Very much appreciate the help (and the package).

Ludo

privefl commented 2 years ago

Weird indeed. What is the size of your data? Are you allowed to share it?

ldutoit commented 2 years ago

Hi Florian,

it is only 52k SNPs. I sent it by email to **.21@gmail.com. Hopefully it is the right address!

Ludo

privefl commented 2 years ago

library(pcadapt)
data <- read.pcadapt("tmp-data/out.recode.vcf", type = "vcf")
x <- pcadapt(input = data, K = 20)

X <- bed2matrix(data)
table(X[, x$pass], exclude = NULL)
#       0       1       2    <NA> 
# 1789596   35334  327475  140215 

X.scaled <- scale(X, center = 2 * x$af, scale = sqrt(2 * x$af * (1 - x$af)))
colMeans(X.scaled[, x$pass]^2, na.rm = TRUE)  # should be all ~1, but are ~2

It seems that your genotypes do not follow HWE at all (too few 1s). So that the total variance is approx twice of what the package approximates.

ldutoit commented 2 years ago

That makes sense.

Is the HWE assumption for the imputation or within the pca?

Would it be correct to take the total estimated variance over the first say 100 axes as the "total explained variance" and then look at each of those axes at a proportion of that variance, basically scaling it?
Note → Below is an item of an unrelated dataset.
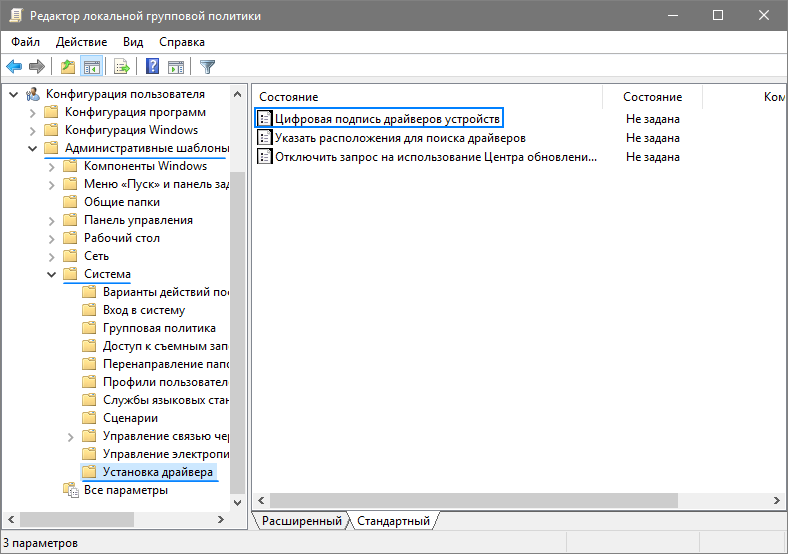 otklyuchit proverku cifrovojj podpisi drajjverov windows 10232 Вимкнути перевірку цифрового підпису драйверів Windows 10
privefl commented 2 years ago

For the scaling used in the PCA (sqrt(2p(1-p))), it is supposed to give you variables that have variance 1 under HWE.

No, I don't think it would be correct. But usually, the singular values (or square of them) decrease almost linearly so that you can extrapolate the rest of them and therefore the total variance. Also, the total variance is just the sum of squared elements of the (scaled) matrix. So, basically, I think you could just use colMeans(X.scaled[, x$pass]^2, na.rm = TRUE) * nrow(X) as the total variance.

privefl commented 2 years ago

Ok, I think that should work. You can extrapolate the variance explained like this (using K = 100 as input):

y <- cumsum(x$singular.values^2)
plot(y, log = "")
y2 <- splinefun(seq_along(y), y, method = "monoH.FC")(101:(nrow(x$scores) - 1))
plot(c(y, y2))
EV <- x$singular.values^2 / max(y2)

ldutoit commented 2 years ago

Thank you so much, very grateful for your help.

That is awesome!

Interestingly, simply scaling using the total variance give relatively similar results.

See below for the first five axes:

 (x$singular.values**2/sum(x$singular.values**2))[1:5]
#0.19307577 0.12665384 0.10608894 0.09965733 0.07435843

EV[1:5]
#0.18669681 0.12246936 0.10258390 0.09636479 0.07190173

Thank you.

Ludo

privefl commented 7 months ago

There is now a better estimate of the total variance used in v4.4.